→ **INSTRUCTIONS TO FOLLOW**:
With pictures omitted, the line containing "FREE printable of" and all later lines of the records below are to be restated word for word.

── RECORDS FOR THE EXERCISE ──

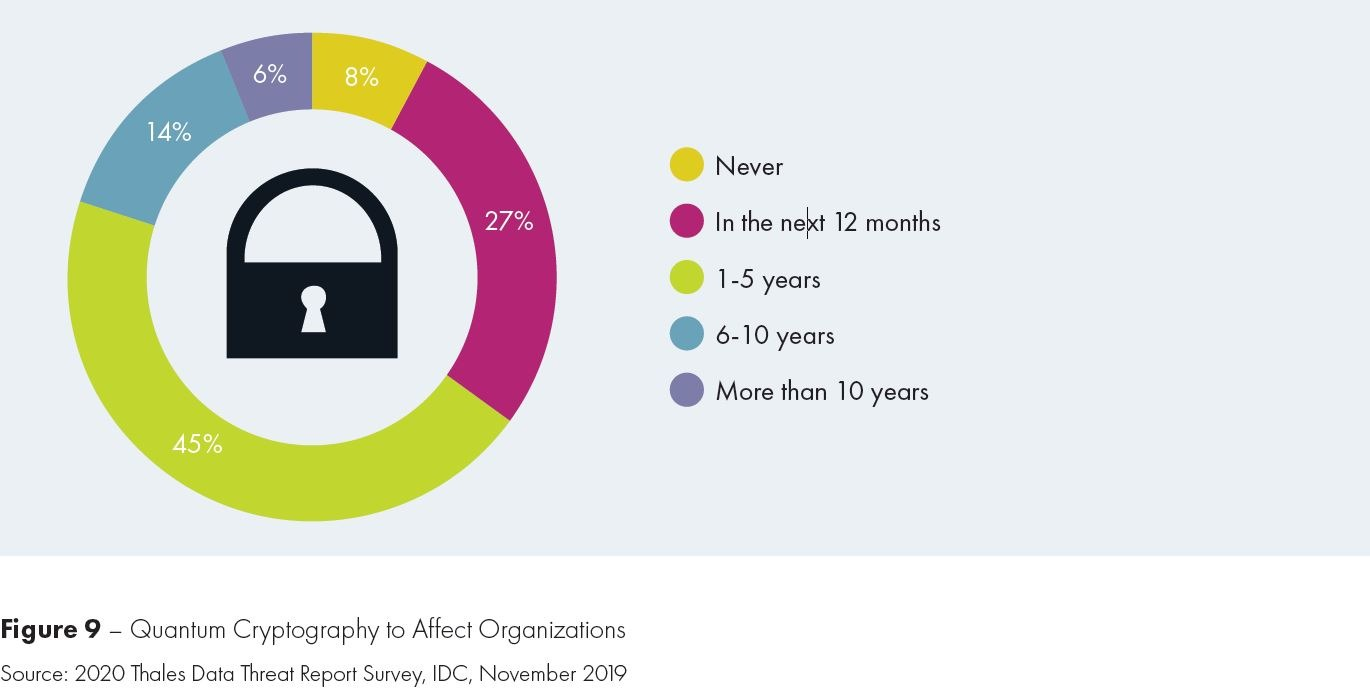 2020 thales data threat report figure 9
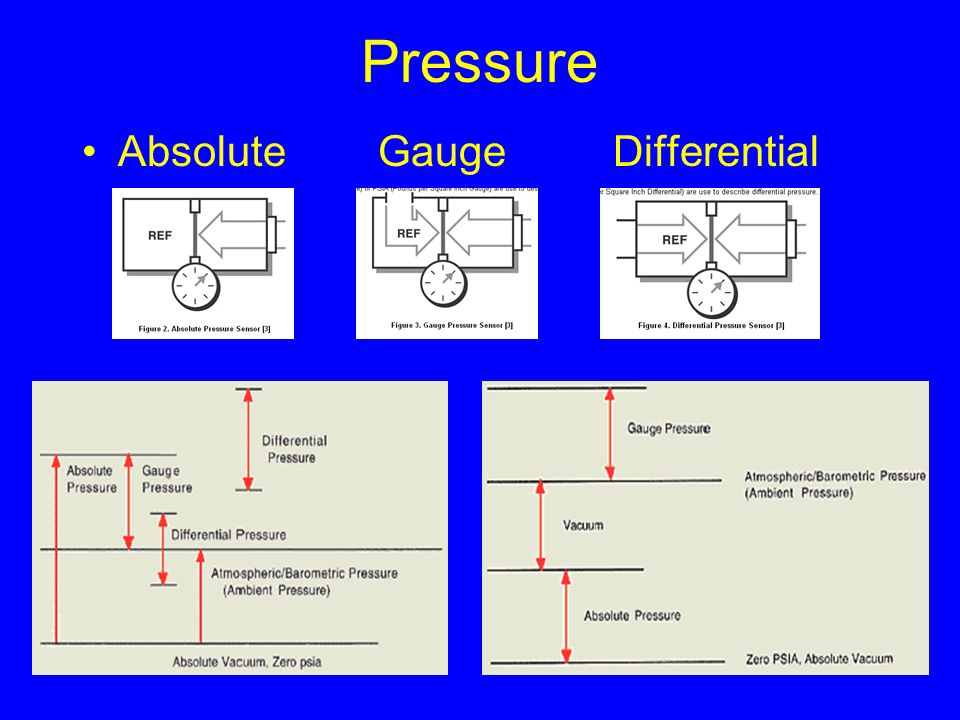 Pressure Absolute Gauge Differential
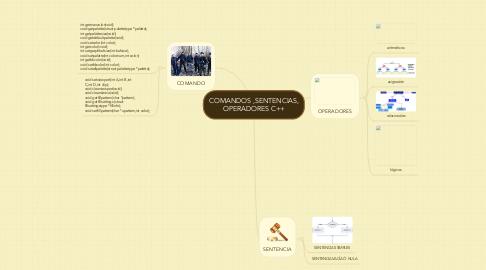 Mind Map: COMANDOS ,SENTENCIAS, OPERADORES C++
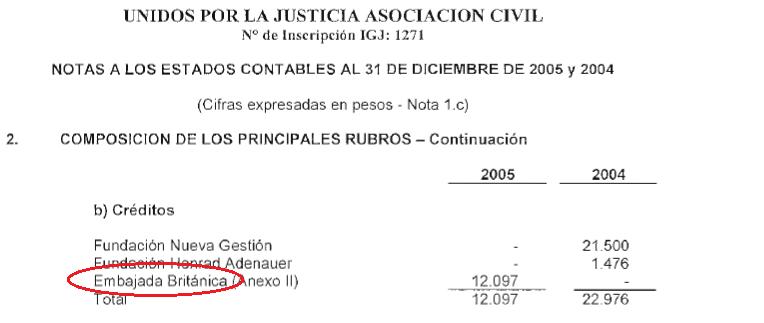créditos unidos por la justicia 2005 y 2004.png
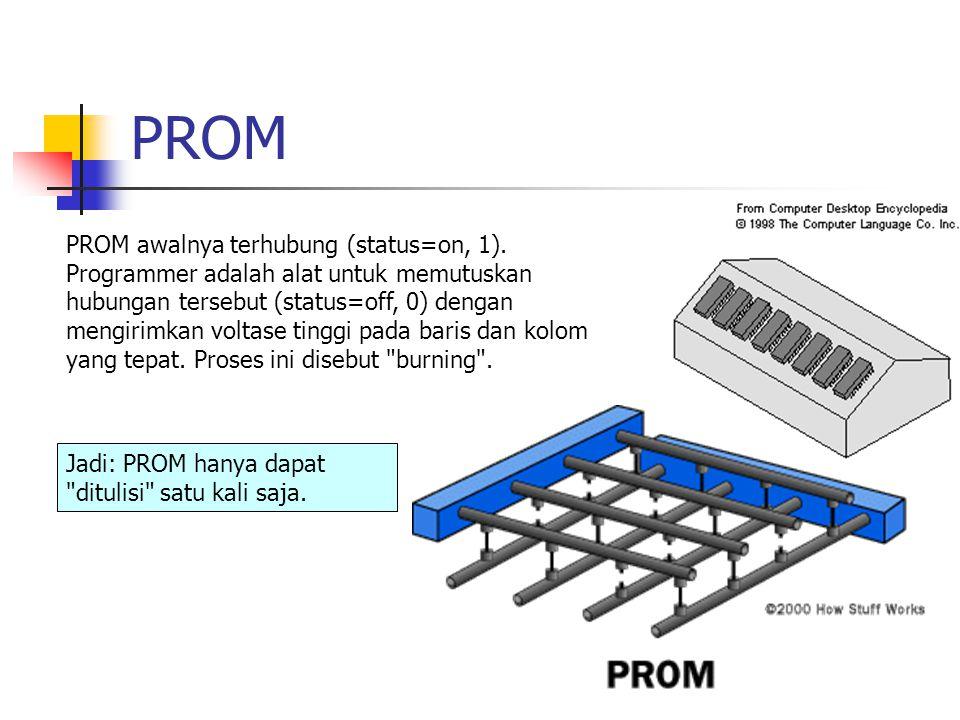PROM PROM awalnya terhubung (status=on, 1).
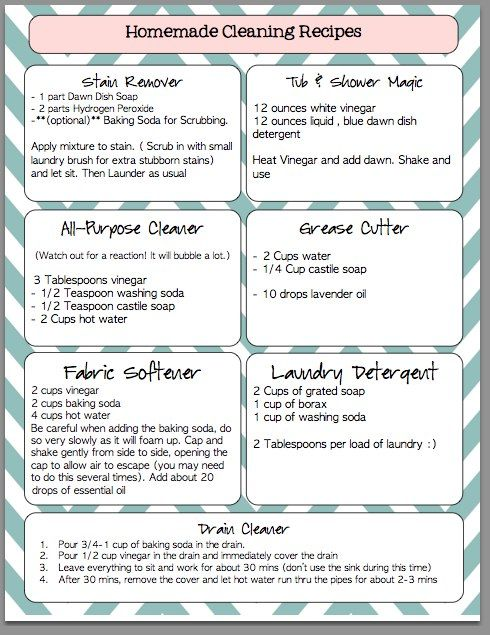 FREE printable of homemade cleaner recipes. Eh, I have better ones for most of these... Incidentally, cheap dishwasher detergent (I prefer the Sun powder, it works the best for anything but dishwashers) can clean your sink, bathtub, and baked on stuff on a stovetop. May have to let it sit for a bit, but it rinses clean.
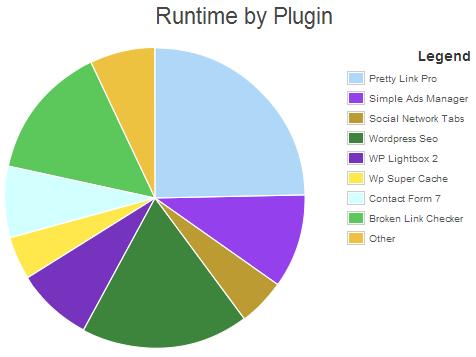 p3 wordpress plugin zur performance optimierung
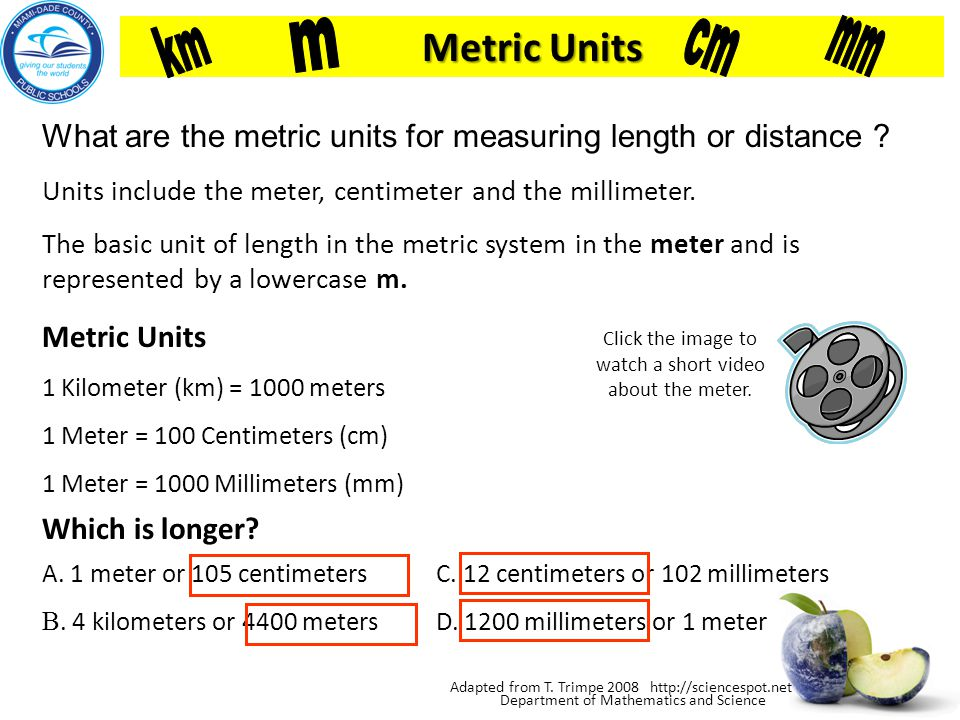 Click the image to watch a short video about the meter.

───

→ **SOLVED PROBLEM**:
 FREE printable of homemade cleaner recipes. Eh, I have better ones for most of these... Incidentally, cheap dishwasher detergent (I prefer the Sun powder, it works the best for anything but dishwashers) can clean your sink, bathtub, and baked on stuff on a stovetop. May have to let it sit for a bit, but it rinses clean.
 p3 wordpress plugin zur performance optimierung
 Click the image to watch a short video about the meter.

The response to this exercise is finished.